The Competition and Consumer Protection Tribunal confirmed the FCCPC's landmark $220 million penalty against Meta Platforms, affirming Nigerian regulators' authority to sanction global tech companies for data misuse affecting Nigerian users. The ruling set binding precedent for data-sovereignty enforcement against foreign digital platforms.

The NDPC published the GAID to operationalise the NDPA 2023, establishing registration tiers (Ultra-High, Extra-High, Ordinary-High), DPO credentialing standards, breach notification timelines, DPIA requirements, and cross-border transfer mechanisms. Effective 19 September 2025, the GAID supersedes the NDPR 2019 as the operative administrative compliance instrument.

After a 38-month joint investigation, the Federal Competition and Consumer Protection Commission fined Meta $220 million for unauthorized cross-border data sharing, discriminatory treatment of Nigerian users versus other jurisdictions, and abuse of dominant market position. The NDPC co-led the data-specific portion, making it the largest privacy penalty in Nigerian history.

President Tinubu signed the NDPA on Democracy Day, enacting Nigeria's first standalone federal data-protection statute.
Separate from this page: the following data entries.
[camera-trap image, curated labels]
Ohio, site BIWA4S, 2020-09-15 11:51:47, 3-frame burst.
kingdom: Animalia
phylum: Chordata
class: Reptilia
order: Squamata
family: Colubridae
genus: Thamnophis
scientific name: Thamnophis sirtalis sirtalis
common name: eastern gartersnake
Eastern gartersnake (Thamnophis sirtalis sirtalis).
The Act created the independent Nigeria Data Protection Commission, codified data subjects' rights, mandated cross-border transfer safeguards, and set penalties up to 2% of annual global turnover for serious violations — aligning Nigeria's framework with GDPR-era international standards.

President Buhari approved the creation of the NDPB — separate from NITDA — as Nigeria's first dedicated data-protection institution, mandated to consolidate NDPR enforcement and drive enactment of primary legislation. The NDPB later introduced the draft Data Protection Bill in October 2022 that became the NDPA 2023.
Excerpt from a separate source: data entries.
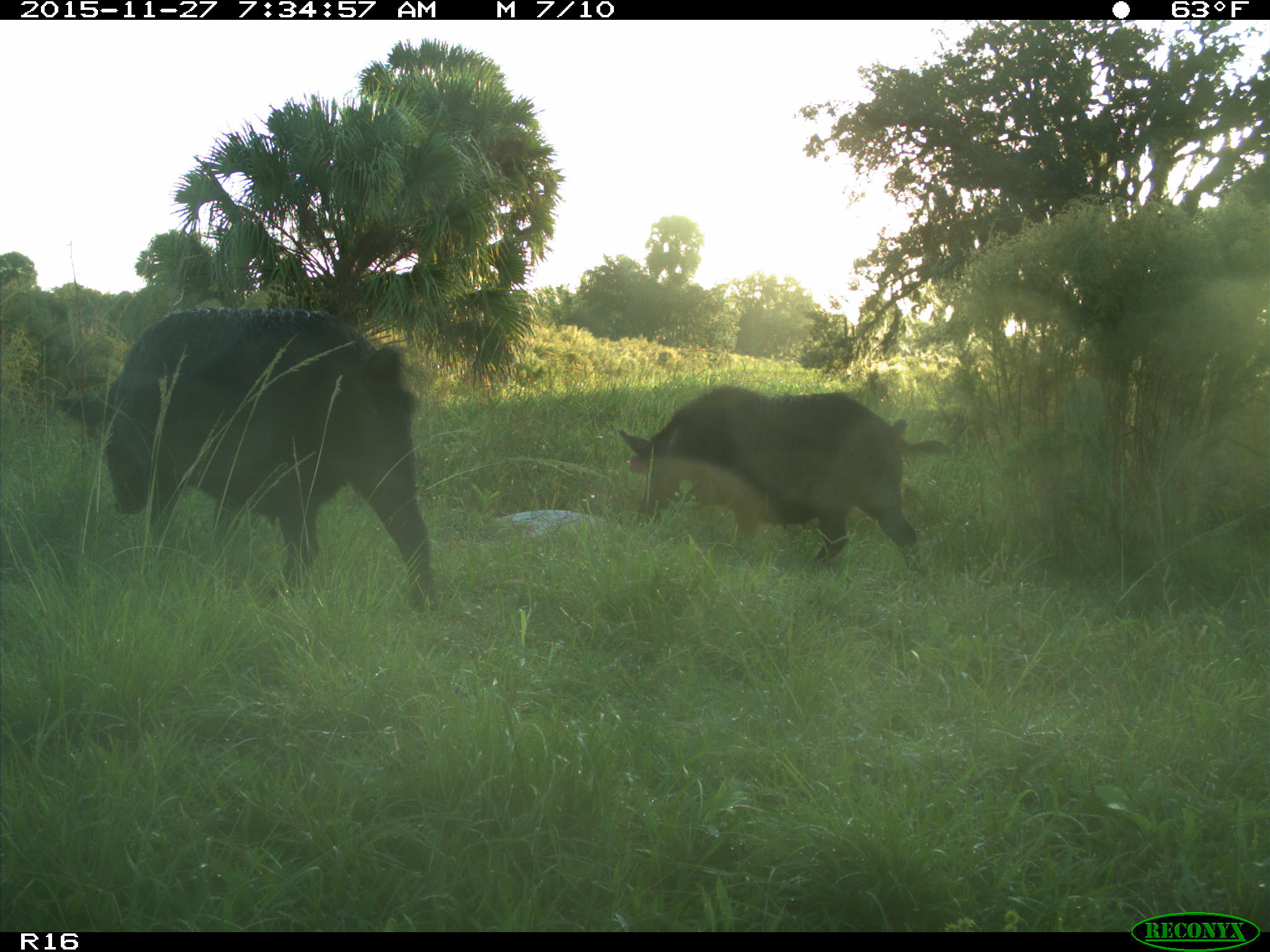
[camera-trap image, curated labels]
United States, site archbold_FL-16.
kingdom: Animalia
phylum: Chordata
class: Mammalia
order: Artiodactyla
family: Suidae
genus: Sus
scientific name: Sus scrofa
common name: wild boar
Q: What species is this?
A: Sus scrofa (wild boar).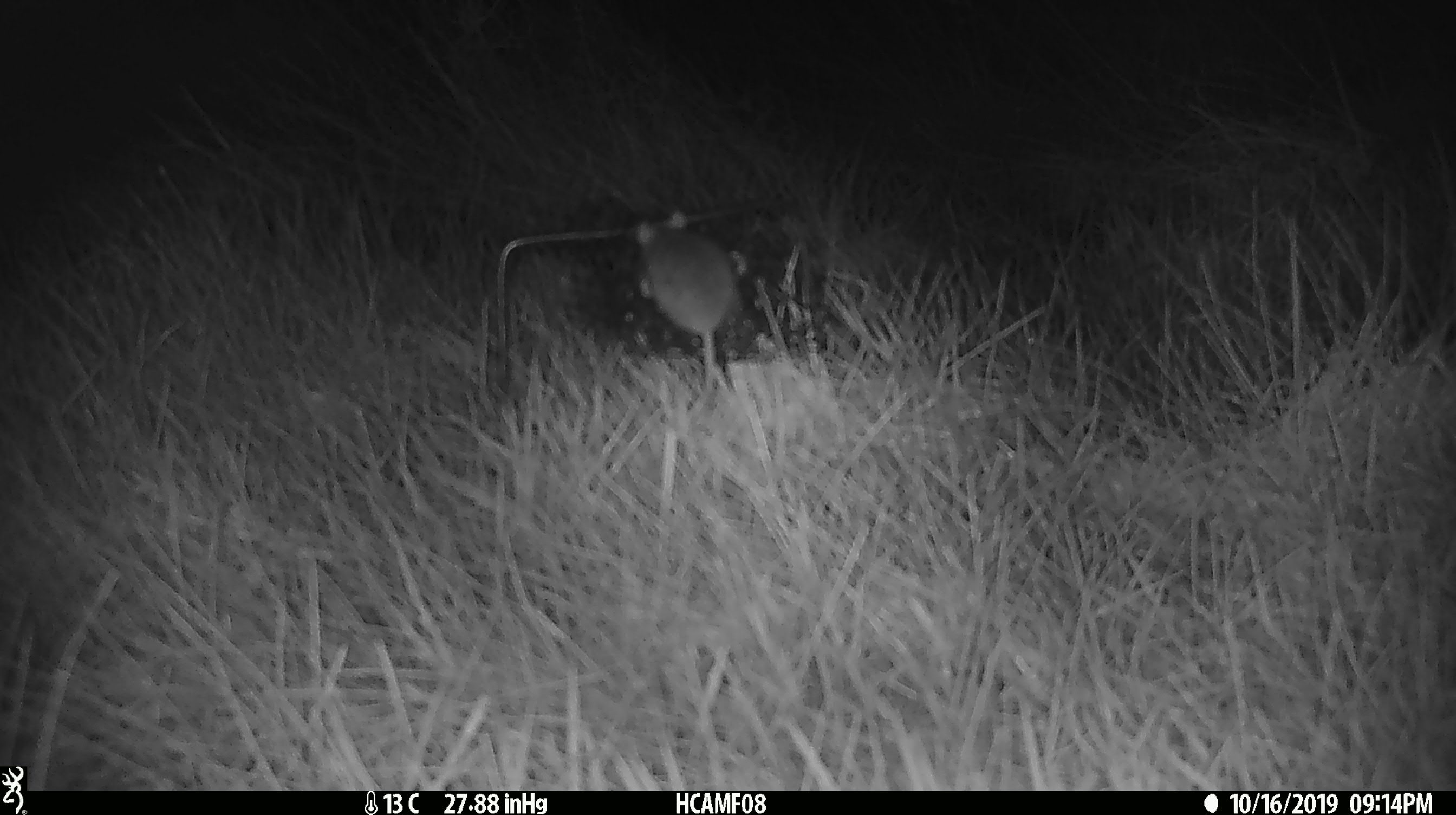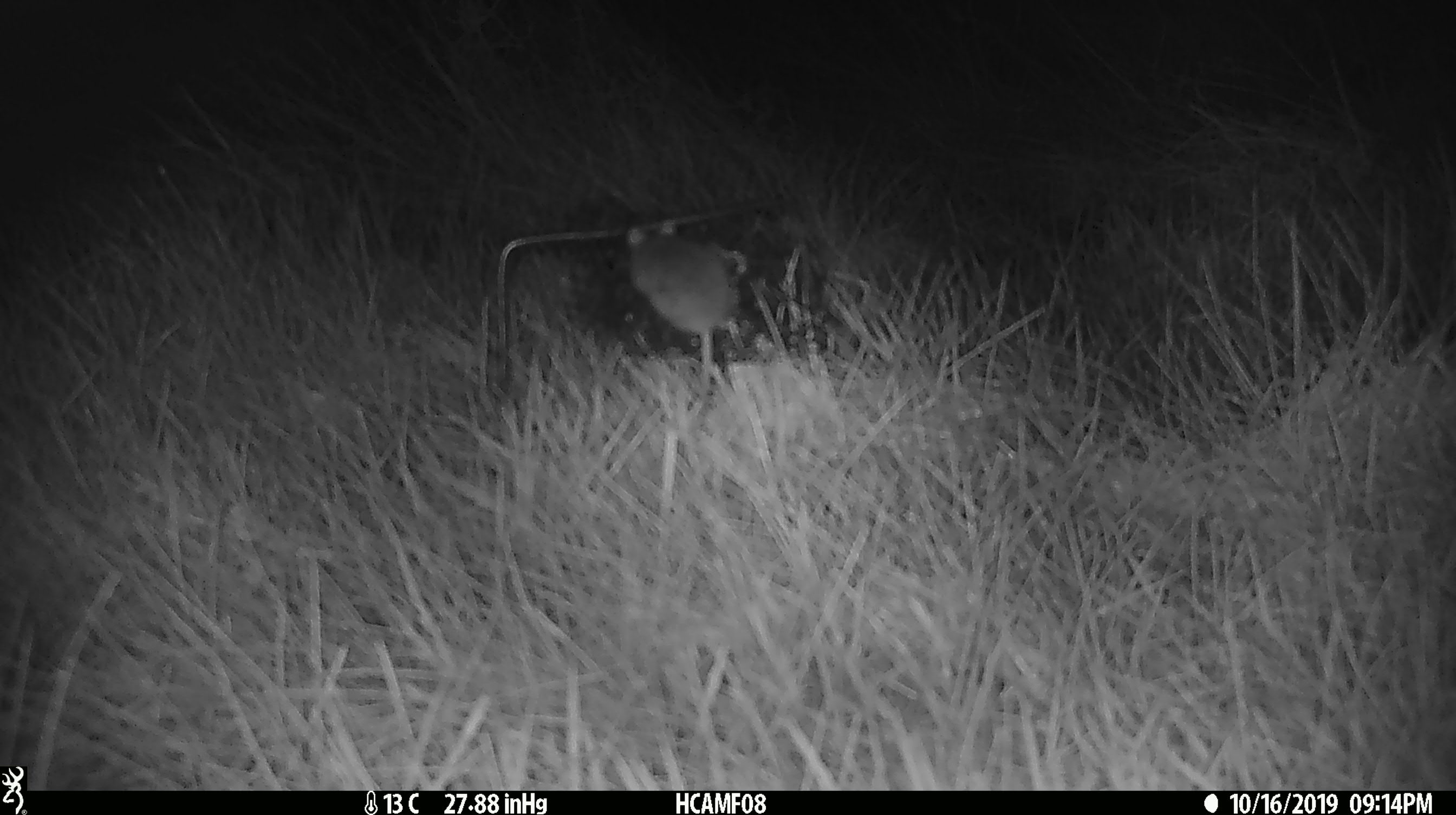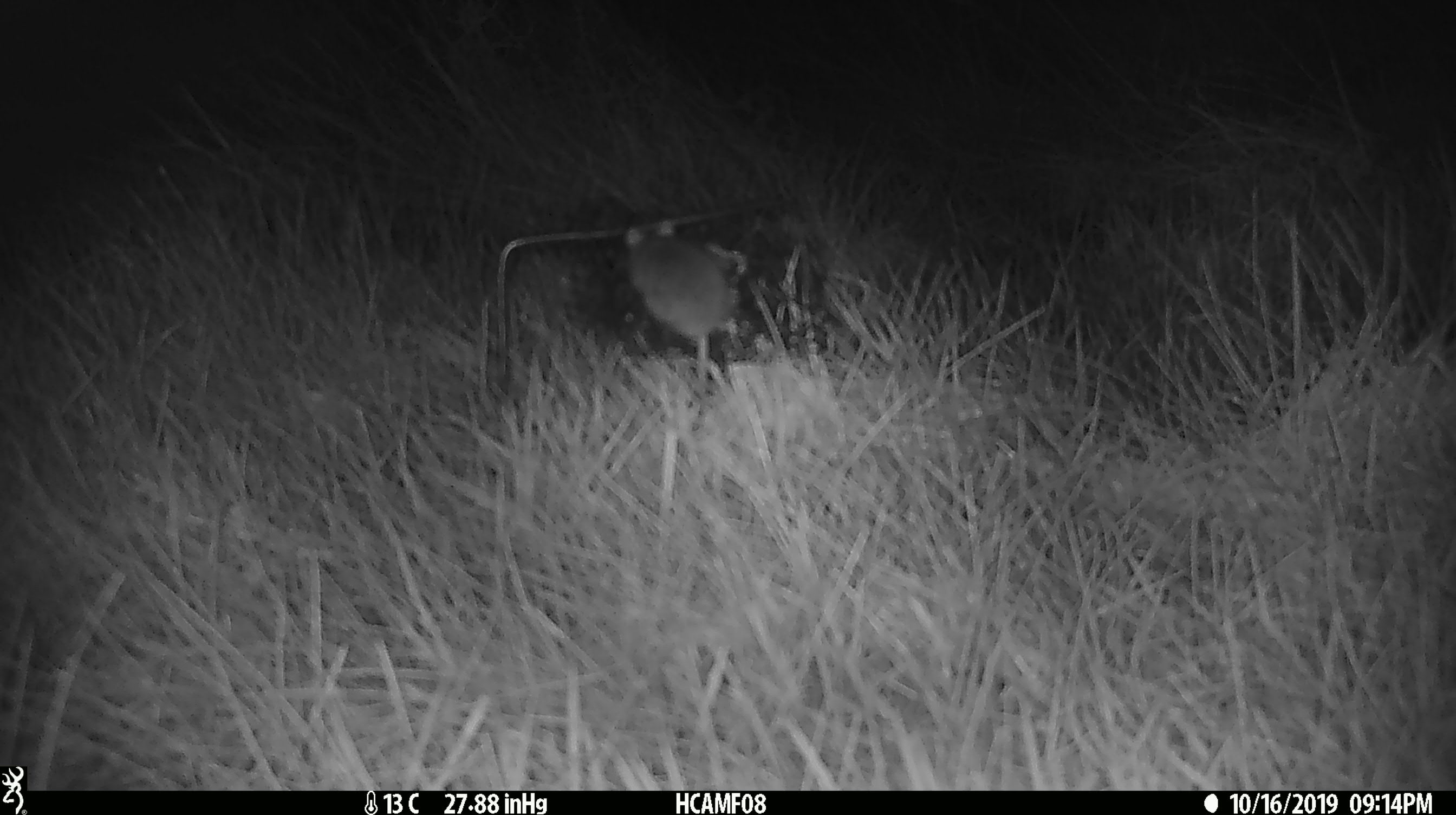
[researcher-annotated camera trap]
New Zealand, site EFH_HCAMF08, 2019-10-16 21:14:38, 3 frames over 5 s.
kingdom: Animalia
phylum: Chordata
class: Mammalia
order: Rodentia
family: Muridae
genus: Mus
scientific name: Mus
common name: mouse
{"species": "mouse (Mus)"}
NITDA published the Implementation Framework for the NDPR 2019, detailing the mandatory annual Data Protection Audit regime, the licensing and oversight of Data Protection Compliance Organisations (DPCOs), and sector-specific requirements. The Framework institutionalised the compliance-audit cycle that underpinned all pre-NDPA enforcement.

NITDA sent formal enforcement notices to 100 organisations found processing personal data without adequate safeguards under the NDPR, signalling active regulatory intent less than a year after the regulation took effect. The action prompted widespread corporate compliance programs and established NITDA's credibility as an enforcer.

NITDA issued the NDPR — Nigeria's first comprehensive, cross-sectoral data protection instrument — covering lawful basis for processing, consent, data minimisation, purpose limitation, data subjects' rights, mandatory breach notification, and cross-border transfer restrictions. Although subsidiary legislation, the NDPR immediately became Nigeria's primary data-privacy framework and remained so until the NDPA 2023.

The National Information Technology Development Agency Act established NITDA and empowered it to develop regulations for electronic data governance across public and private sectors in Nigeria. The Act served as the sole legislative basis under which the NDPR 2019 was issued and remained the operative foundation for data regulation until the NDPA 2023 replaced it with primary legislation.